Und noch weiter in Richtung Zukunft blickend, wird die fortschreitende Digitalisierung auch vor dem Risikomanagement nicht Halt machen. Zum einen wird Risikomanagement gefordert sein, für viele der Fragen im Umfeld der Digitalisierung passende Antworten zu finden. Zum anderen wird das moderne Risikomanagement aber auch ganz entscheidend von dieser Entwicklung profitieren. Die Digitalisierung ermöglicht es, immer größere Mengen an Daten zu generieren. Daten an sich sind noch kein Erfolgsgarant, werden diese jedoch sinnvoll eingesetzt, können Sie das Unternehmen zum Geschäftserfolg führen. Das Risikomanagement kann die Datenmengen insbesondere in Verbindung mit Künstlicher Intelligenz (KI) nutzen, um zielgerichtete Informationen über die Risikosituation des Unternehmens zu generieren. So ermöglicht der Einsatz von KI die Analyseperspektive des Risikomanagements noch weiter in die Zukunft zu verschieben. Detaillierte Informationen zu zukünftigen Szenarien und möglichen Maßnahmen stehen den Managern für bessere Entscheidungsfindung zur Verfügung. Darüber hinaus ist es denkbar, dass selbstlernende Algorithmen in der Zukunft sogar in der Lage sein werden, Situationen zu analysieren und selbstständig bestimmte Entscheidungen zu treffen.
§ §
Übertrage den Satz „Die Digitalisierung ermöglicht es, immer größere Mengen an Daten zu generieren.“ aus dem Textauszug zum Risikomanagement ins Englische.

* **Gesammeltes Material**:
§ §
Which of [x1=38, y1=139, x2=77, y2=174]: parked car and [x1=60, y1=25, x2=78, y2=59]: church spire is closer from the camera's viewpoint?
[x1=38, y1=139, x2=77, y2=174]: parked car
§ §
* **Antwort**:
Digitalization makes it possible to generate ever larger amounts of data.